Vor 39.745 Fans im Weserstadion hatten zunächst Robin Fellhauer (18.) und Calvin Brackelmann (58.) die Gäste in Führung gebracht. Doch Augsburg zog sich über weite Strecken zu weit zurück und wurde dafür bestraft. Marco Grüll verkürzte in der 64. Minute, ehe Füllkrug und Joker Weiser die Partie komplett drehten. Für Weiser war sein Tor ein ganz besonderer Moment: Es war die emotionale Krönung seines ersten Heimspiels nach rund 15 Monaten Verletzungspause.
Früher Bremer Warnschuss, dann schlägt Augsburg zu
Augsburg trat zunächst selbstbewusst auf, musste aber schon früh eine Schrecksekunde überstehen. In der 6. Minute setzte Werders Neuzugang Chuki einen Freistoß aus rund 20 Metern flach an der Mauer vorbei, traf jedoch nur den Pfosten.
Danach überließen die Gäste den Bremern zunehmend den Ball, standen tief und warteten auf Umschaltmomente. Genau dieses Konzept führte auch zum 0:1: Nach einem Bremer Einwurf in Strafraumnähe ging der Ball verloren, Fabian Rieder schickte Fellhauer mit einem starken Pass auf die Reise, und der vollendete über die gesamte Bremer Hälfte hinweg zur Führung.

Mit fortschreitender Spielzeit wurde Augsburgs Auftreten allerdings immer passiver. Trainer Manuel Baum forderte von außen mehrfach mehr Mut nach vorne. Zur Pause fiel das aber noch kaum ins Gewicht, weil Bremen trotz viel Ballbesitz offensiv zu harmlos blieb. Rund 65 Prozent Spielanteile standen nur wenigen klaren Möglichkeiten gegenüber.
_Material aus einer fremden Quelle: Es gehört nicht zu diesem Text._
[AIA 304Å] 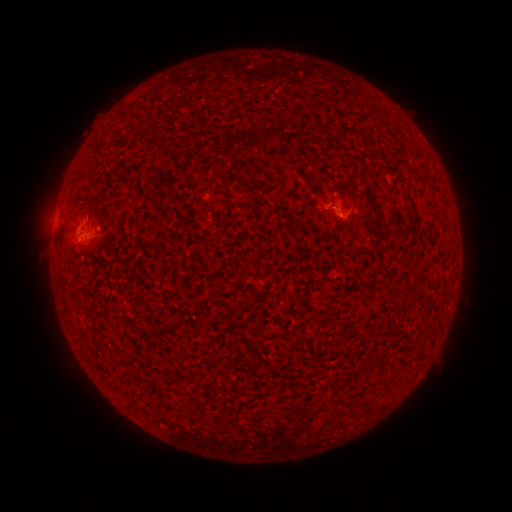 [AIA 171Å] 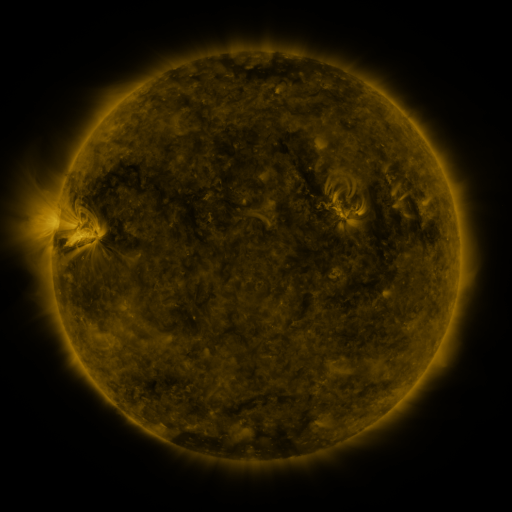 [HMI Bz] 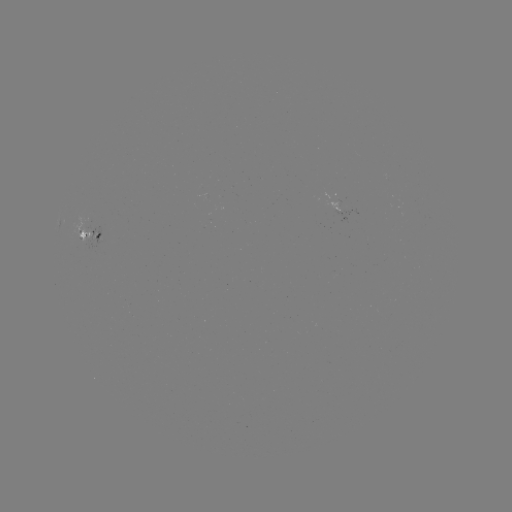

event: spotted active region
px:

Die beste Chance im ersten Durchgang hatte Eren Dinkci, dessen Schuss in der 24. Minute von Han-Noah Massengo geblockt wurde. Ansonsten suchte Werder oft mit hohen Bällen Füllkrug, was gegen die kopfballstarken Augsburger Innenverteidiger kaum Erfolg versprach.
Bremen nach der Pause deutlich gefährlicher
Direkt nach dem Seitenwechsel erhöhte Werder den Druck. Chuki scheiterte in der 46. Minute aus kurzer Distanz an Finn Dahmen, vier Minuten später verpasste Füllkrug nach einer präzisen Hereingabe von Olivier Deman per Volley den Anschlusstreffer.
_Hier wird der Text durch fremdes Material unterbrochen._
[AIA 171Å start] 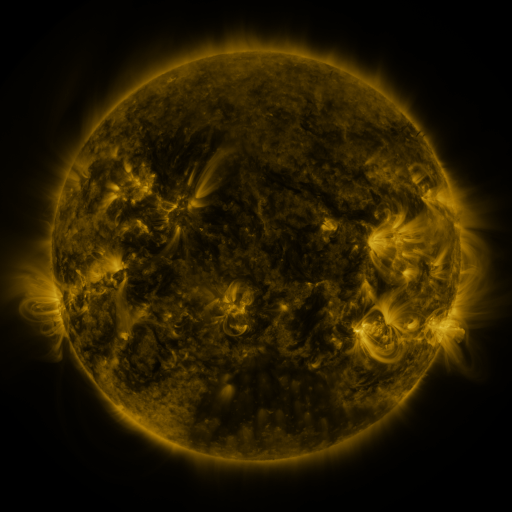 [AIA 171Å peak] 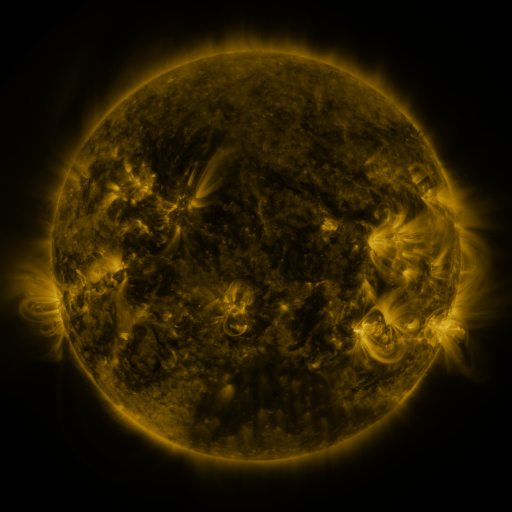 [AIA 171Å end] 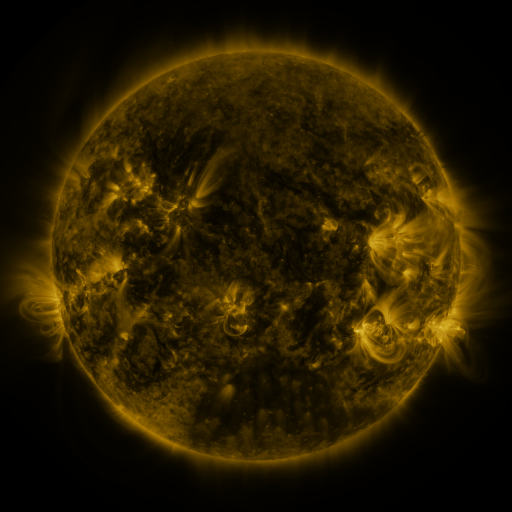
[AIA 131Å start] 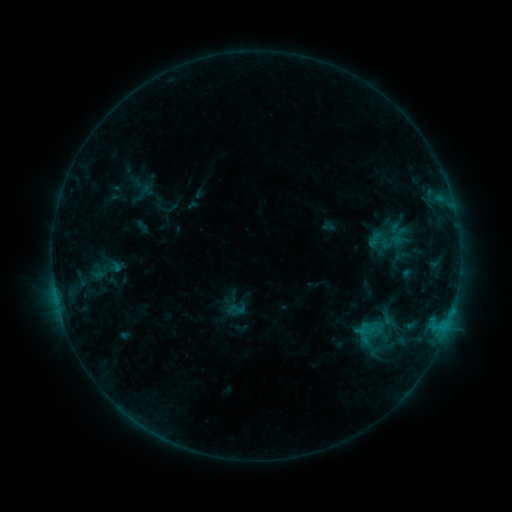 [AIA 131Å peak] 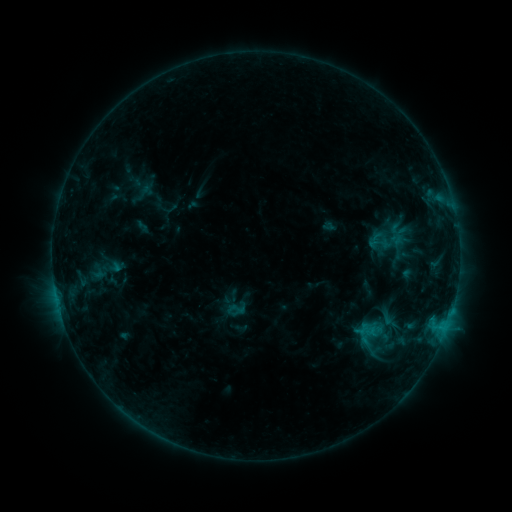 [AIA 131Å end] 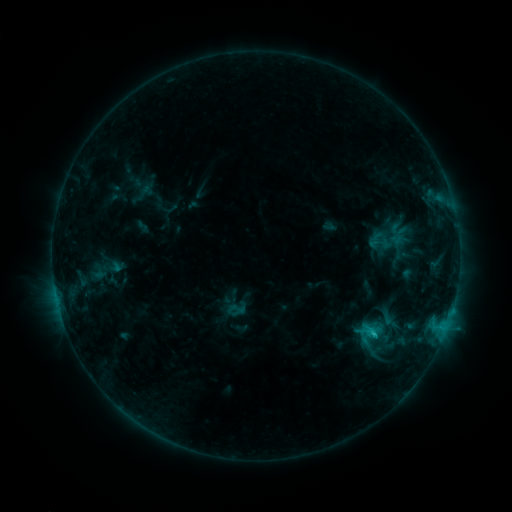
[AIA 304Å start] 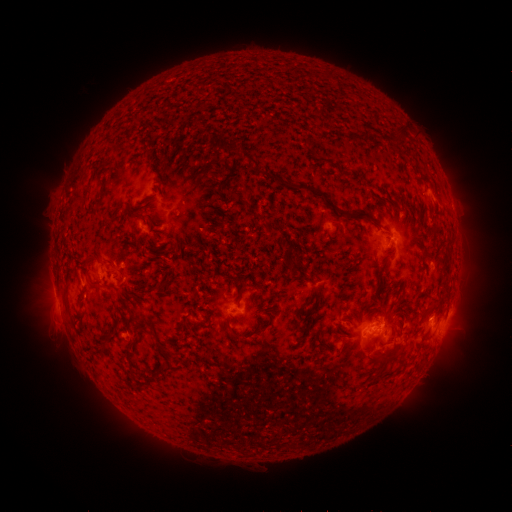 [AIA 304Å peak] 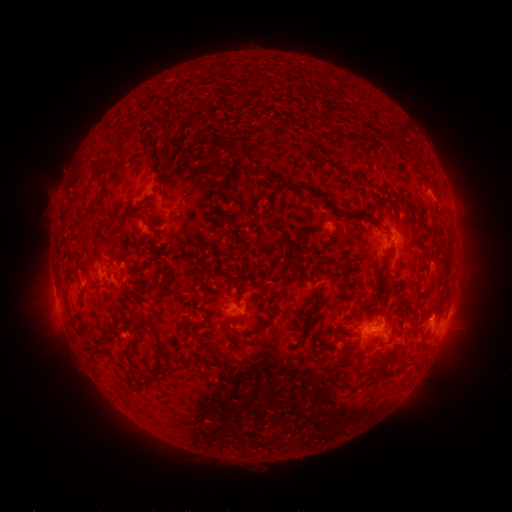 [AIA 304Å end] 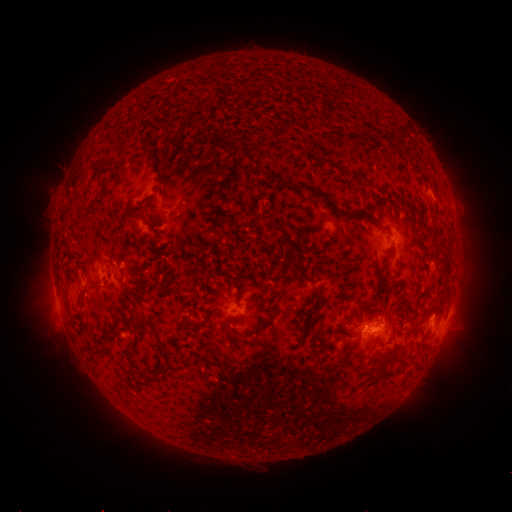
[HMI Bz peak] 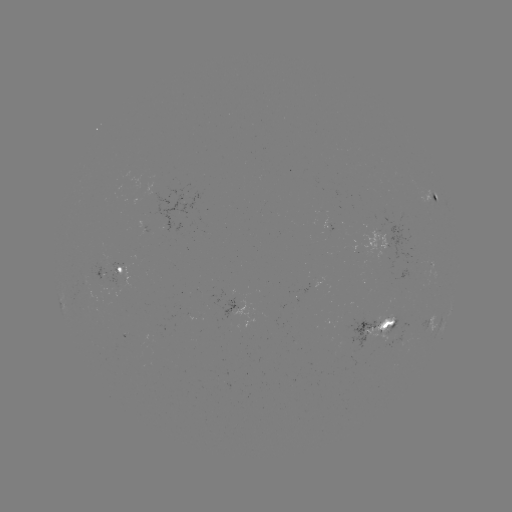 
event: flare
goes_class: C1.0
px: (373, 330)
Baum reagierte auf die fehlende Entlastung seines Teams bereits kurz nach Wiederbeginn mit einem Dreifachwechsel. Unter anderem kamen Alexis Claude-Maurice und Rodrigo Ribeiro, um der Offensive neue Impulse zu geben.
Zunächst schien der Plan aufzugehen. Nur wenige Minuten später traf Brackelmann nach einer Ecke von Claude-Maurice zum 2:0 (58.). Ribeiro hätte kurz darauf sogar fast für die Vorentscheidung gesorgt, ließ diese große Möglichkeit aber liegen.
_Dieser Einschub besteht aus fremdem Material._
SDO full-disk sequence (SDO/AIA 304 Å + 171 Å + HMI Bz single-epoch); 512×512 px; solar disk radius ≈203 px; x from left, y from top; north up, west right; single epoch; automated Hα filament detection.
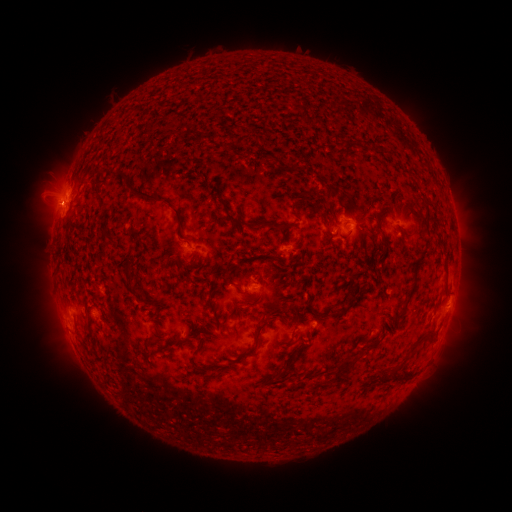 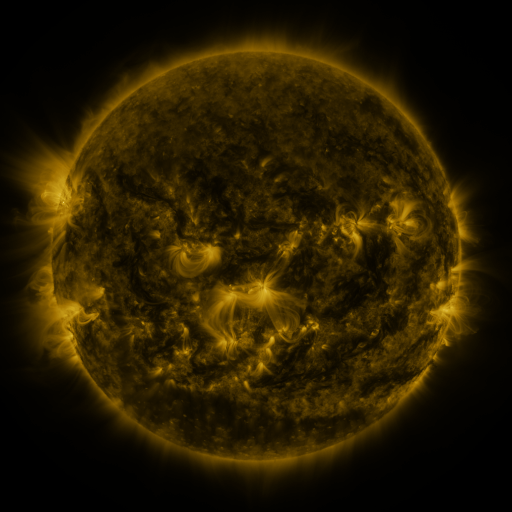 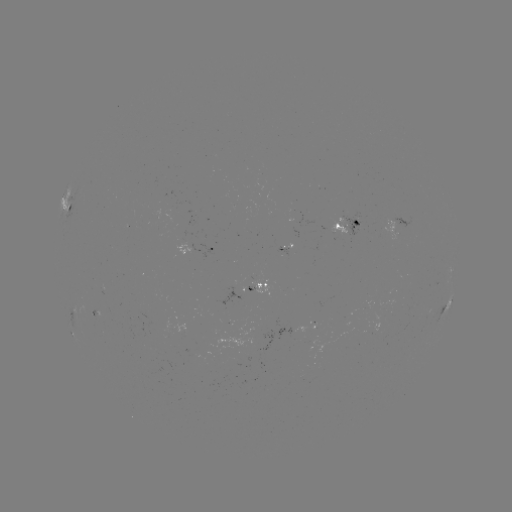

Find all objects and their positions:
filament: (277, 63)
filament: (373, 103)
filament: (305, 118)
filament: (383, 150)
filament: (302, 192)
filament: (165, 204)
filament: (225, 208)
filament: (322, 213)
filament: (252, 225)
filament: (278, 225)
filament: (415, 282)
filament: (129, 284)
filament: (262, 328)
filament: (252, 352)
filament: (292, 361)
filament: (103, 370)
filament: (346, 370)
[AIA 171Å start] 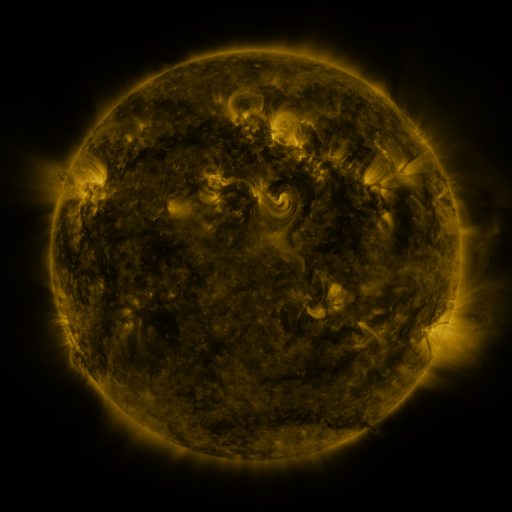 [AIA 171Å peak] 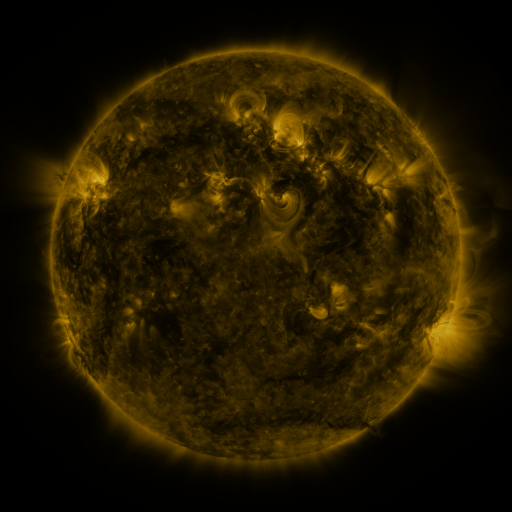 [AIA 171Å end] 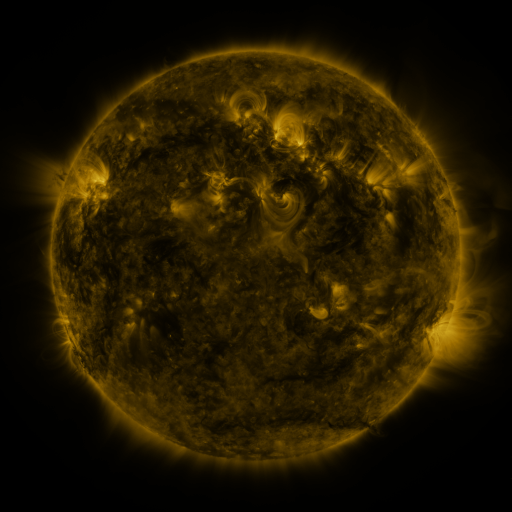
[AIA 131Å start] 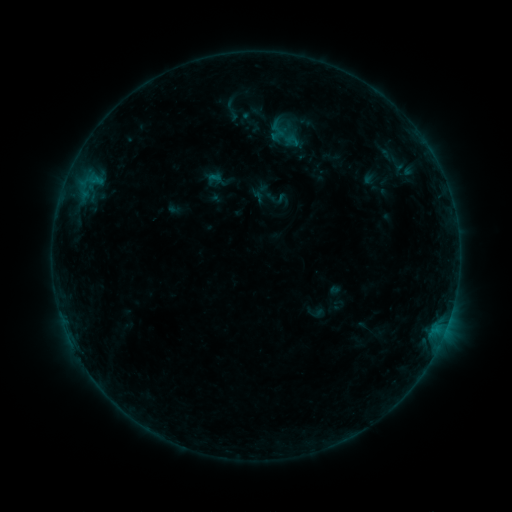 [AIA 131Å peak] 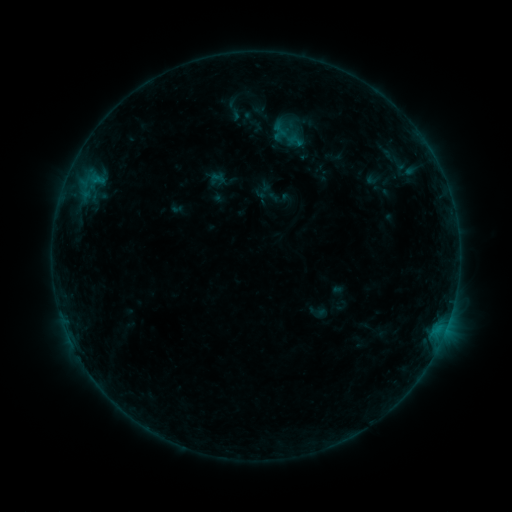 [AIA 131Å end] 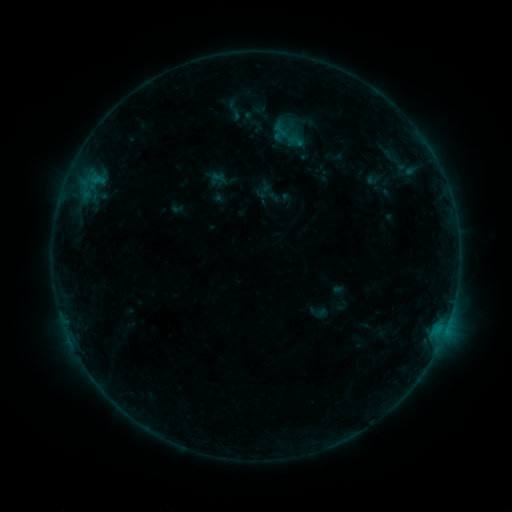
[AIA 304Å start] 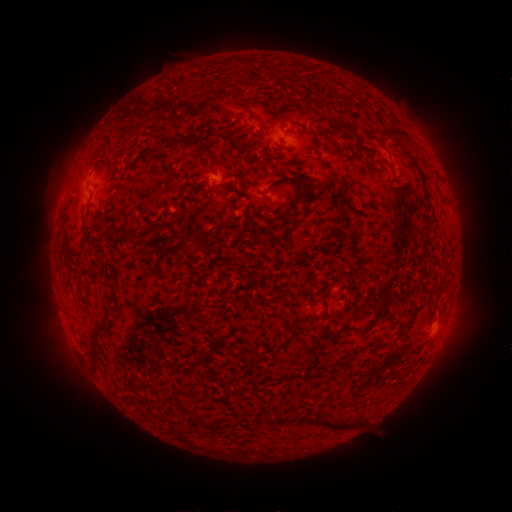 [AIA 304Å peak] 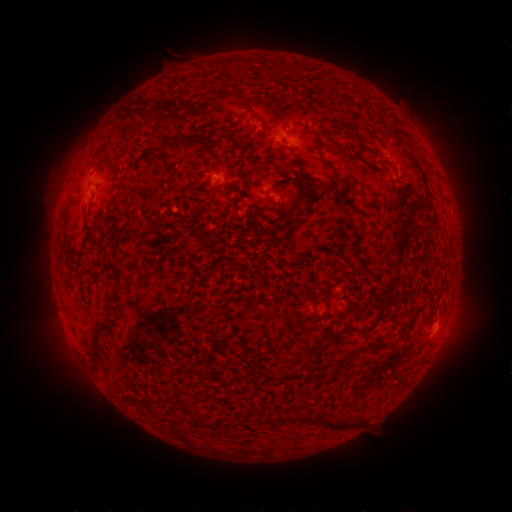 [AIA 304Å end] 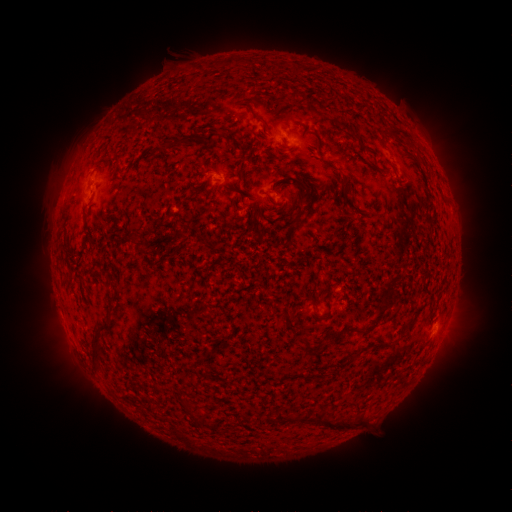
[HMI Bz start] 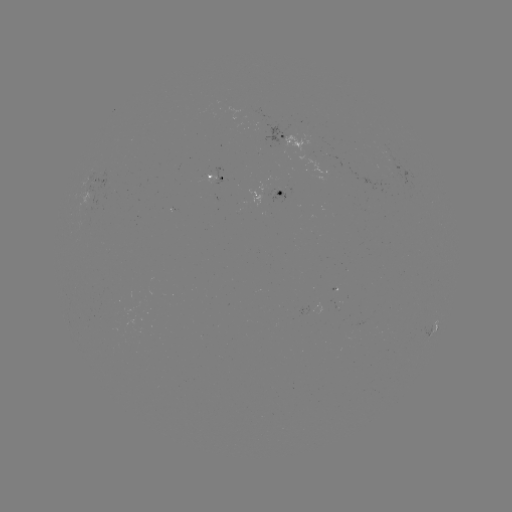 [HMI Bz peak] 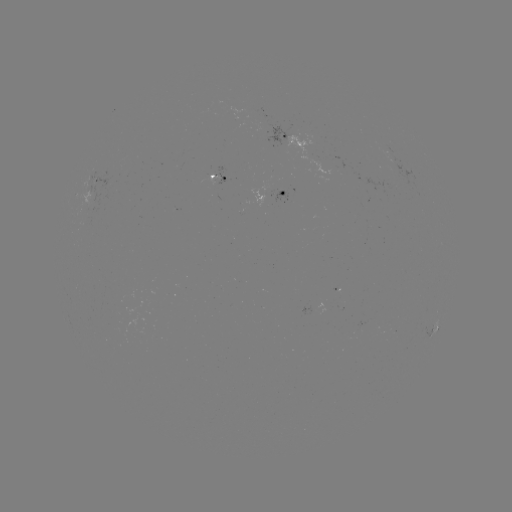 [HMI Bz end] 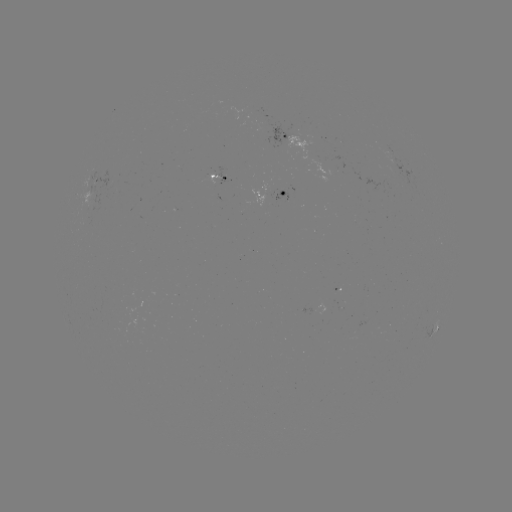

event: emerging-flux region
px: (211, 173)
Späte Treffer entscheiden ein wildes Spiel
Stattdessen schlug Bremen praktisch im direkten Gegenzug zurück. Grüll traf sehenswert zum 1:2 und leitete damit die stärkste Phase der Gastgeber ein. Kurz danach hatte Füllkrug bereits den Ausgleich auf dem Fuß (67.), wenig später rettete Dahmen mit einer starken Doppelparade gegen Weiser und Chuki (68.).
Der Augsburger Keeper hielt seine Mannschaft lange im Spiel und war auch bei einem Abschluss von Ludovit Reis aus spitzem Winkel zur Stelle (78.). In der Schlussphase konnte aber auch er nichts mehr ausrichten: Erst jagte Füllkrug den Ball wuchtig in den oberen rechten Winkel, dann setzte Weiser mit einem feinen Schlenzer dorthin in der Nachspielzeit den Schlusspunkt.
So sicherte sich Werder einen späten, aber verdienten Heimsieg, während Augsburg die erste Niederlage der laufenden Bundesliga-Saison hinnehmen musste.